- O filme A Marvada Carne, dirigido por André Klotzel, retorna às salas de cinema em cópia remasterizada a partir de 28 de agosto.
- A obra, que completou 40 anos de estreia, foi vista por mais de um milhão de pessoas e recebeu prêmios no Festival de Gramado.
- A narrativa segue um homem simples em busca de carne de boi e uma esposa, enquanto Carula, sua contraparte, desafia o santo para realizar seu sonho de casamento.
- Klotzel destaca a importância de filmes independentes que se conectam com o público e ressalta que a versão restaurada permite a redescoberta da história.
- O relançamento também evidencia a escassez de cinema autoral no Brasil e a necessidade de unir cinema autoral e comercial.
A Marvada Carne, filme brasileiro dirigido por André Klotzel, retorna às salas de cinema em cópia remasterizada a partir de 28 de agosto. A obra, que completou 40 anos de sua estreia, foi vista por mais de um milhão de pessoas e conquistou prêmios no Festival de Gramado.
O longa, que traz Adilson Barros e Fernanda Torres em papéis marcantes, narra a busca de um homem simples por carne de boi e uma esposa, enquanto Carula, sua contraparte, desafia o santo para realizar seu sonho de casamento. A narrativa combina elementos cômicos e oníricos, refletindo sobre desejo e pertencimento.

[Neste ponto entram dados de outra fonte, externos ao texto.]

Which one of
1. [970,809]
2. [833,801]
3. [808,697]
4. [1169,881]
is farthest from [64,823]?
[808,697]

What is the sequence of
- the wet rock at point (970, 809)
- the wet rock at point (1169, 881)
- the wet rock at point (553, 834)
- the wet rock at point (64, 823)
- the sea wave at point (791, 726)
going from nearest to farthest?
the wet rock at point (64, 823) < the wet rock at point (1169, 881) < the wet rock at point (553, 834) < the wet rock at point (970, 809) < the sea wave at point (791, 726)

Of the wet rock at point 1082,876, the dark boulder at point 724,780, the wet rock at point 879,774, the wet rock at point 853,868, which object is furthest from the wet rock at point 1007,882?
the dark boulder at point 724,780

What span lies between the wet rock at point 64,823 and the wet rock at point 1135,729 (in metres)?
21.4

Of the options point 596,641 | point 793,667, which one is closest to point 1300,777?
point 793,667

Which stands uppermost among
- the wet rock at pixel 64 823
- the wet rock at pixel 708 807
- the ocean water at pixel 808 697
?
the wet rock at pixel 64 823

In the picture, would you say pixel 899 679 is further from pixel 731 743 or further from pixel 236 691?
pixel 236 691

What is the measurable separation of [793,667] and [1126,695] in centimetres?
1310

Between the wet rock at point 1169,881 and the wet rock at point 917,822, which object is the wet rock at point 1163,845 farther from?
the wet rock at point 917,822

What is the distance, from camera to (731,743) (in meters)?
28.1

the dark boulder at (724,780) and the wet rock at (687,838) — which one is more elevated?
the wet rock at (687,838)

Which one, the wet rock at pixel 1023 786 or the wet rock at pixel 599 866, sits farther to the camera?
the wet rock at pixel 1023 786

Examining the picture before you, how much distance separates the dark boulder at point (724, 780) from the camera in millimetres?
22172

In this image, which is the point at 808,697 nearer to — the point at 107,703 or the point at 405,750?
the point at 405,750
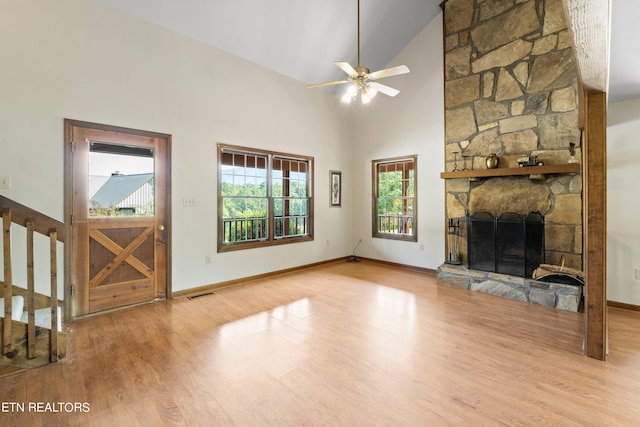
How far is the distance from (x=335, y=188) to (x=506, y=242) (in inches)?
130

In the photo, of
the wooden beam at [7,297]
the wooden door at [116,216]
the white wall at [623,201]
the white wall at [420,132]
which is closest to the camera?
the wooden beam at [7,297]

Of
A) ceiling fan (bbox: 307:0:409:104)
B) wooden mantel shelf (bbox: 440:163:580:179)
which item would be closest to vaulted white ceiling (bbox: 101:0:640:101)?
wooden mantel shelf (bbox: 440:163:580:179)

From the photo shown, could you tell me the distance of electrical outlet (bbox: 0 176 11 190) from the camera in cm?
282

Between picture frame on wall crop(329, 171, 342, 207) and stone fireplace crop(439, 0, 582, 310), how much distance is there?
223 cm

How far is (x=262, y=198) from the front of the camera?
496 centimetres

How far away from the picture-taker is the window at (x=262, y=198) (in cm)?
449

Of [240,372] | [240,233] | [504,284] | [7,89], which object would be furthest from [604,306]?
[7,89]

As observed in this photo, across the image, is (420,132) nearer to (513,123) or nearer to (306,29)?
(513,123)

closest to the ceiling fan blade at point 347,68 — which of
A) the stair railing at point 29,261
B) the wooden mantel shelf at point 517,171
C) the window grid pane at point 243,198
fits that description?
the window grid pane at point 243,198

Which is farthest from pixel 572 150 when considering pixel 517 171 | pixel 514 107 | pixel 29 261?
pixel 29 261

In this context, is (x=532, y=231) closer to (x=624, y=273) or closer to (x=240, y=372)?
(x=624, y=273)

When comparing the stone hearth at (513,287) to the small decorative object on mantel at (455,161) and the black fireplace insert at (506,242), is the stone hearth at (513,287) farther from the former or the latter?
the small decorative object on mantel at (455,161)

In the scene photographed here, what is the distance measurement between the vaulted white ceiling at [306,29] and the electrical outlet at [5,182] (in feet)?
7.46

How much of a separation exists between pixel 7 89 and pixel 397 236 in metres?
5.77
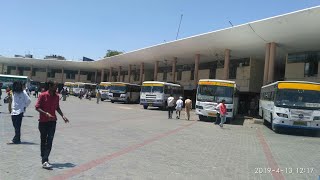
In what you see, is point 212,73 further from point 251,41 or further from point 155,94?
point 251,41

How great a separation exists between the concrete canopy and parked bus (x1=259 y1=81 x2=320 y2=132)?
6.66 m

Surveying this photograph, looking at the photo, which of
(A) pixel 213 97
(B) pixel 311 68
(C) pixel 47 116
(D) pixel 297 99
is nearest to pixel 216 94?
(A) pixel 213 97

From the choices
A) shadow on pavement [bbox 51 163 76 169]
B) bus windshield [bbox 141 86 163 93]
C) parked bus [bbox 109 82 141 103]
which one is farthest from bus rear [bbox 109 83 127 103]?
shadow on pavement [bbox 51 163 76 169]

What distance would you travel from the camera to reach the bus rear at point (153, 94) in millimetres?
37094

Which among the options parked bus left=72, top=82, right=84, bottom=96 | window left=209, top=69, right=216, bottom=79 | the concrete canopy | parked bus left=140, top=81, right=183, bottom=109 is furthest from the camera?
parked bus left=72, top=82, right=84, bottom=96

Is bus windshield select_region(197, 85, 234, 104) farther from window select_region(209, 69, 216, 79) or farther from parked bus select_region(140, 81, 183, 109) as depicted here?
window select_region(209, 69, 216, 79)

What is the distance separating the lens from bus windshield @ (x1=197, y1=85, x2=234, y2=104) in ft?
81.6

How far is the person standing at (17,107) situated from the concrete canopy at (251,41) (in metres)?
18.9

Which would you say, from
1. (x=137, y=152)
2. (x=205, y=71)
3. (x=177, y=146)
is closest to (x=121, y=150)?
(x=137, y=152)

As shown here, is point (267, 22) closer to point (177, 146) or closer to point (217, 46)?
point (217, 46)
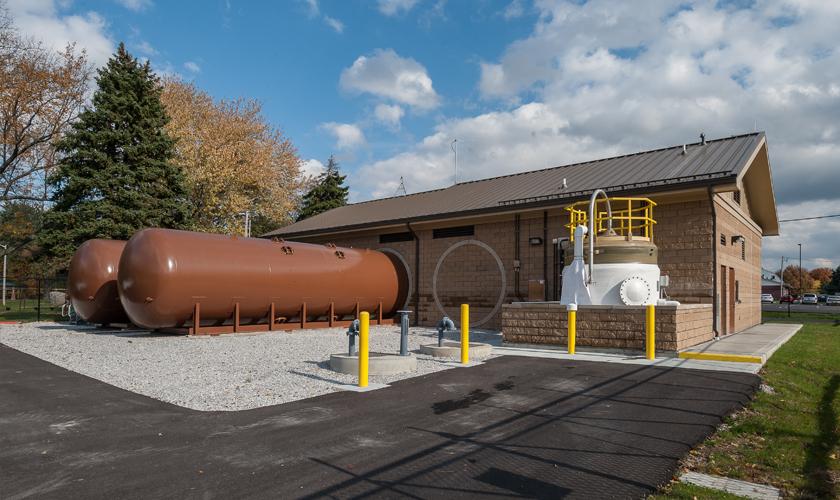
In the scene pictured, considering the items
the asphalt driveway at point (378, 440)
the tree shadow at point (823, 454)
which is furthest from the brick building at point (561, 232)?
the asphalt driveway at point (378, 440)

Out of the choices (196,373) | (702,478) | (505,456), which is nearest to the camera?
(702,478)

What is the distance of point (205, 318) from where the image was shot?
14969 millimetres

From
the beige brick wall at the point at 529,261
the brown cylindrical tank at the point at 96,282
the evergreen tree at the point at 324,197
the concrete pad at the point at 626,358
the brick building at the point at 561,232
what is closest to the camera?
the concrete pad at the point at 626,358

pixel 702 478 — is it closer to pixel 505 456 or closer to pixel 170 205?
pixel 505 456

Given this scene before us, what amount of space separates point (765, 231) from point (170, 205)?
95.7 ft

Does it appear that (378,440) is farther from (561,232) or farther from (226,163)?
(226,163)

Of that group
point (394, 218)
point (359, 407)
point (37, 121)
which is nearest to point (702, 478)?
point (359, 407)

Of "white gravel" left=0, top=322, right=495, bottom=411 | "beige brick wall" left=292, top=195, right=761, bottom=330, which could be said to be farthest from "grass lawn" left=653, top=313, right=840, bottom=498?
"beige brick wall" left=292, top=195, right=761, bottom=330

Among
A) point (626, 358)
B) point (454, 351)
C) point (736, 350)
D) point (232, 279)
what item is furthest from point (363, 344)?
point (736, 350)

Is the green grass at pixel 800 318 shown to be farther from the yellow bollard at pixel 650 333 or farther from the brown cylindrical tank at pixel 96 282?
the brown cylindrical tank at pixel 96 282

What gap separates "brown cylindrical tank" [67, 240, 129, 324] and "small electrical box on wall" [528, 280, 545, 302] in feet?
43.0

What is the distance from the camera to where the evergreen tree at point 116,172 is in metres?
24.0

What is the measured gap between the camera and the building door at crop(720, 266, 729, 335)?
51.5 ft

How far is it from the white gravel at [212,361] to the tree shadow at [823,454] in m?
5.65
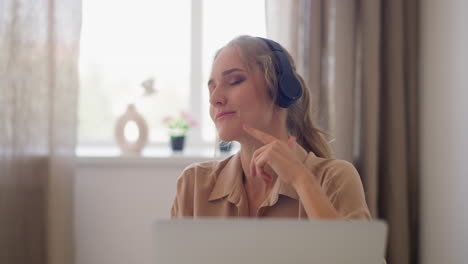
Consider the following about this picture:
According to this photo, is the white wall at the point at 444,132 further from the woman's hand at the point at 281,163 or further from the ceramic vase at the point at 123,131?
the ceramic vase at the point at 123,131

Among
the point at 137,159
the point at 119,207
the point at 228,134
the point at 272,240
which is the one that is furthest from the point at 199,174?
the point at 119,207

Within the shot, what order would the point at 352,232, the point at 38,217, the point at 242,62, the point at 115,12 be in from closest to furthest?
the point at 352,232 → the point at 242,62 → the point at 38,217 → the point at 115,12

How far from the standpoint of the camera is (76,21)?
2.27 metres

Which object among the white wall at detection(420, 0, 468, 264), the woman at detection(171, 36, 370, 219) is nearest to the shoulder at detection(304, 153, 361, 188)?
the woman at detection(171, 36, 370, 219)

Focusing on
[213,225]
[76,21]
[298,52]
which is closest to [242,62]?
[213,225]

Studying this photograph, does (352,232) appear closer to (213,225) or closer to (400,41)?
(213,225)

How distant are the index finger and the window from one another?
157cm

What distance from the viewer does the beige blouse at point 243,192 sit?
110 centimetres

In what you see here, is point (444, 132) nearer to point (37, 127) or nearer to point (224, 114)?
point (224, 114)

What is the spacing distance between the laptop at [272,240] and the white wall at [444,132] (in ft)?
4.86

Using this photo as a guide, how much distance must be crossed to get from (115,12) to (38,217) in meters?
1.18

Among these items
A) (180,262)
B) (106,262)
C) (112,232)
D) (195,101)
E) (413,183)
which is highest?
(195,101)

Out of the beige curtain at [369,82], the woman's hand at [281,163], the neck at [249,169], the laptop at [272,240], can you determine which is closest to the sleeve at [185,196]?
the neck at [249,169]

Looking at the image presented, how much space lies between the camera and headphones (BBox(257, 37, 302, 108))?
1.14m
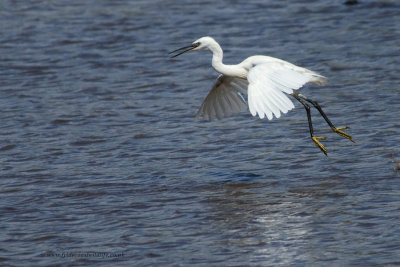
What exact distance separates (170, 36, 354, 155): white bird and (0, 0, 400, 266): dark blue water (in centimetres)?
43

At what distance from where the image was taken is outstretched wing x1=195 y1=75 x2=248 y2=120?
877cm

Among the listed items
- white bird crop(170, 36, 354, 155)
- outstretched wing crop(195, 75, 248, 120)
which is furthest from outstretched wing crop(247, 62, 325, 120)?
outstretched wing crop(195, 75, 248, 120)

Klotzel destaca a importância de filmes independentes que dialogam com o público. Ele afirma que a versão restaurada resgata a beleza original da obra, permitindo que novos e antigos espectadores redescubram a história. O diretor ressalta que a vitalidade do cinema brasileiro depende de produções que unem a visão do realizador à conexão com o público.

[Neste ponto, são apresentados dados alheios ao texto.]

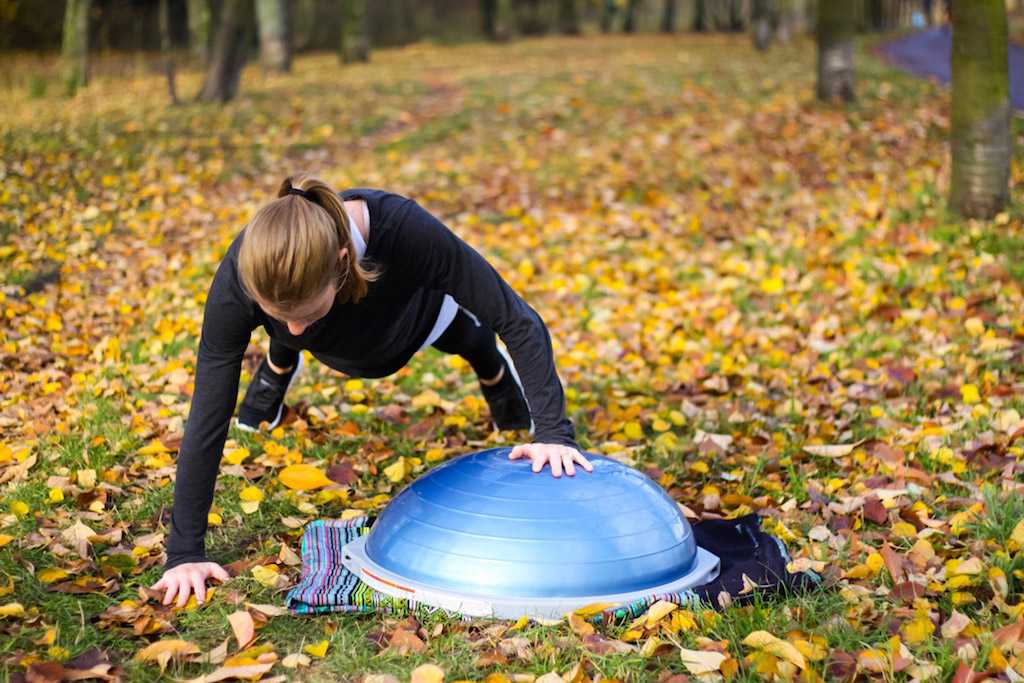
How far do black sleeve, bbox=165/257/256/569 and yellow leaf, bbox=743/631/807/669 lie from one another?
168 cm

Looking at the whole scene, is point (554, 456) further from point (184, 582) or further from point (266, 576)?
point (184, 582)

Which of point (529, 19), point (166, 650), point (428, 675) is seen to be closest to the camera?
point (428, 675)

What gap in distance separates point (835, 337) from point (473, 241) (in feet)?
11.3

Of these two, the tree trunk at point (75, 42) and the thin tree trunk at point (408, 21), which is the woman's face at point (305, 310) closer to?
the tree trunk at point (75, 42)

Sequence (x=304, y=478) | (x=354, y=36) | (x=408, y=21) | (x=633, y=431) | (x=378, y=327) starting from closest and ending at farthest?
(x=378, y=327), (x=304, y=478), (x=633, y=431), (x=354, y=36), (x=408, y=21)

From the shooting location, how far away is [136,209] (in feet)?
31.3

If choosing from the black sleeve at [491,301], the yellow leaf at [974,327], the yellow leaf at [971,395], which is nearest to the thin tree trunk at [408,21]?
the yellow leaf at [974,327]

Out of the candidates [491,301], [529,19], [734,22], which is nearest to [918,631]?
[491,301]

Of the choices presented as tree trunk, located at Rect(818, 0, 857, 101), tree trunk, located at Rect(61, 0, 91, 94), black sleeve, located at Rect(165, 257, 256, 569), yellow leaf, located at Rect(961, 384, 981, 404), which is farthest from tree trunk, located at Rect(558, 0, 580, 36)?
black sleeve, located at Rect(165, 257, 256, 569)

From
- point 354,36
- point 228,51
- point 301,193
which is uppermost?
point 354,36

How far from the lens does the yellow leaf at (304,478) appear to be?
14.0 ft

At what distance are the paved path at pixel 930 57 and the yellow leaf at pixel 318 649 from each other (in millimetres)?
11838

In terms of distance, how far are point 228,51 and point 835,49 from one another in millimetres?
7638

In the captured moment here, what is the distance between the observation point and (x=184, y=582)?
11.1 ft
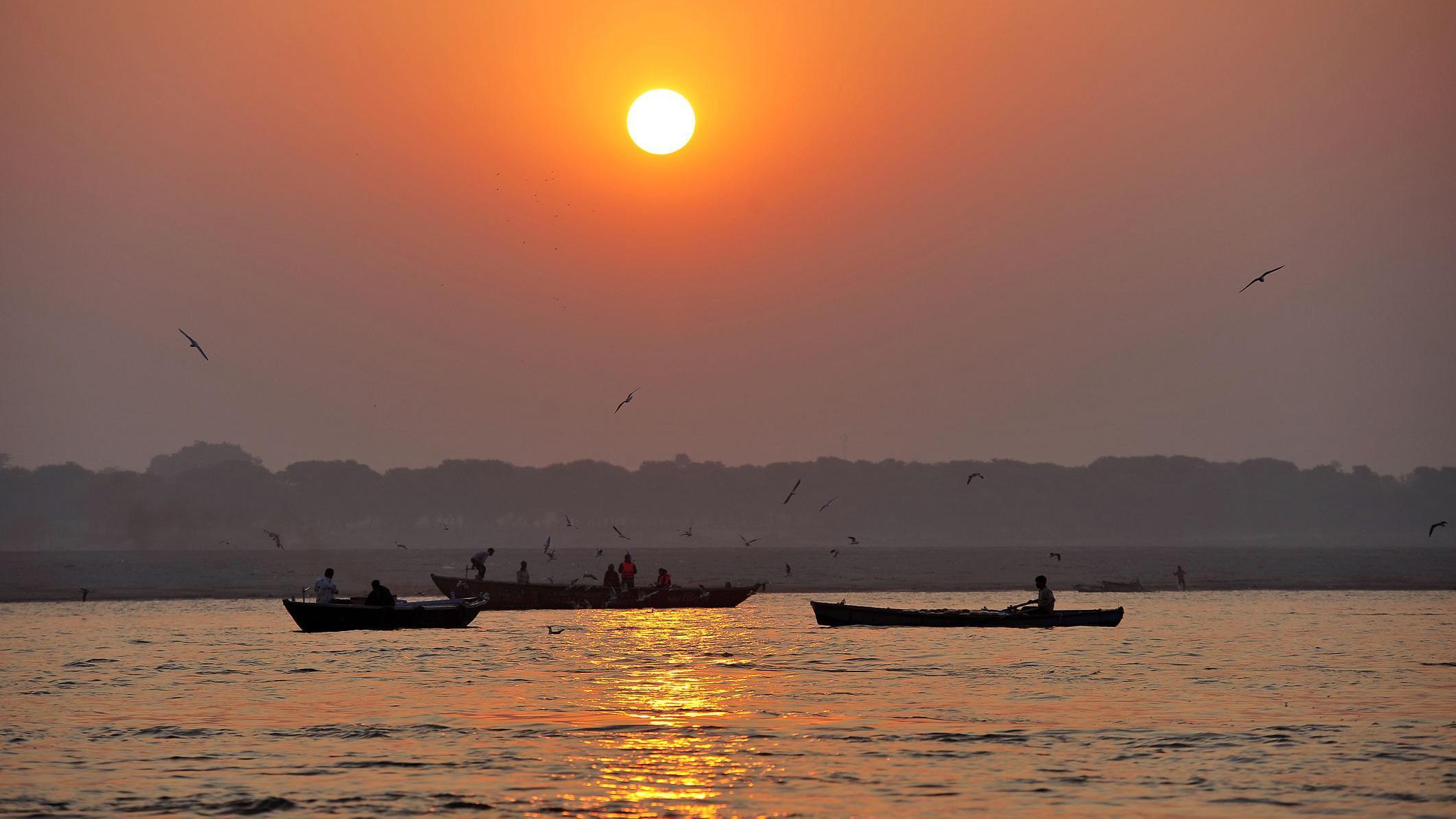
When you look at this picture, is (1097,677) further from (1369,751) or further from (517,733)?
(517,733)

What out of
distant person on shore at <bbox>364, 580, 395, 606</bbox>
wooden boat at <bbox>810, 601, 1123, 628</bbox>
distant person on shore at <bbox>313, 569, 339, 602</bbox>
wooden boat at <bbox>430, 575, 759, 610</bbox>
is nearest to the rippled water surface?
wooden boat at <bbox>810, 601, 1123, 628</bbox>

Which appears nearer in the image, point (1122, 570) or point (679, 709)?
point (679, 709)

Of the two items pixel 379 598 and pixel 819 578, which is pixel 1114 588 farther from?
pixel 379 598

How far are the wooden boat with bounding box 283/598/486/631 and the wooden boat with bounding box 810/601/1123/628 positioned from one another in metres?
13.8

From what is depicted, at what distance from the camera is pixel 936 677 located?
37844 millimetres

O relançamento de A Marvada Carne também serve como um lembrete da escassez de cinema autoral no Brasil. Klotzel observa que, na época de sua produção, havia mais espaço para obras criativas que buscavam atingir um público amplo. Ele critica a separação entre cinema autoral e comercial, afirmando que todo cinema é uma combinação das duas categorias.
A restauração do filme traz à tona a direção de arte de Adrian Cooper e a fotografia de Pedro Farkas, além das atuações marcantes de Barros e Torres. Klotzel, que não assistia à obra completa há mais de 15 anos, descreve a experiência de revisitar o filme como prazerosa e enriquecedora.